This description is the biggest reveal of shamblers to date and established differences right away. Gone are the fangs and claws and small yellow eyes. After Lovecraft, much of my inspiration came from two specific sources. The first is an illustrator. Michael Bukowski runs Yog-Blogsoth a Lovecraftian bestiary of sorts. I’m a big fan. His fantastic (and usually disturbing, consider yourself warned) illustrations are always my first destination whenever I am looking for inspiration in dreaming up monsters. (His take on the various aspects of Nyarlathotep are a favorite of mine.) There was something about his shambler (pictured left) that I loved, and something that inspired me further. The strange tilt of its head, the bizarre shape of its body. I could imagine it lurching, almost zombie-like, across the high deserts and channel scablands. While mine eventually looked different, I think when comparing Wal’s description to Michael’s illustration you can see the similarities.

Creepypasta: The Rake
The Rake is coming – via Reddit user jimjam1308

My second source of inspiration is The Rake a monster that comes from the depths of Creepypasta. A strange naked humanoid creature whose origins started from an unusual photo taken by a hunter’s game camera.
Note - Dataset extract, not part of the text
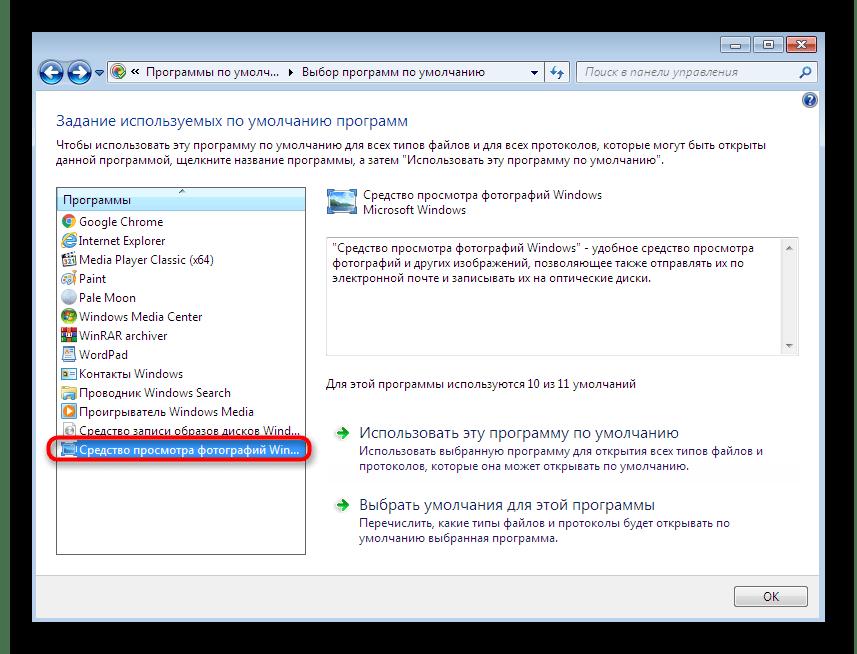 Выбор средства просмотра фотографий для настройки ассоциаций файлов в Windows 7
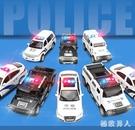 警車玩具回力合金小汽車兒童玩具車模型仿真男孩警察車消防車HX80【極致男人】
In the original story The Rake looks fearsome, the light reflecting in its eyes, the same way light reflects in the eyes of game animals. That strange connection is what led me to toy with the idea of making my shamblers animal-esque humanoids. They might look disturbing, but something has changed. In the world of The Bell Forging Cycle, the monsters who destroyed Earth during the Aligning have disappeared but many, like the shamblers, were left behind. In this series, I am exploring is what has happened to them. Some, like the Cephel and Anur, have shifted from servitors species to become productive members of Territorial society. Others have faded into new legends, and some, like the shamblers, have become simple beast-like creatures.

The distinction is unique, and something I enjoy exploring. Other mentions of these rare and elusive animals are minor. In the first three books, they are another bizarre element in the background, a part of trail life. They serve the purpose to remind us that we aren’t in the world we know anymore, the Territories have been fundamentally changed. Earth is different.

When I set out to write this series I wanted the influence of Lovecraft on everything, and it’s there. It plays a part in everything from religions to major holidays, even slang. I also wanted to shift enough things to keep enthusiasts guessing. I think the shamblers are a great example of that. Where will they go and what part will these bizarre creatures play? Can they still travel between dimensions? Are they as docile as they seem? Only time will tell. For now, the mysterious shamblers shuffle along, wandering the roads between cities and reminding us that the Territories are truly wild.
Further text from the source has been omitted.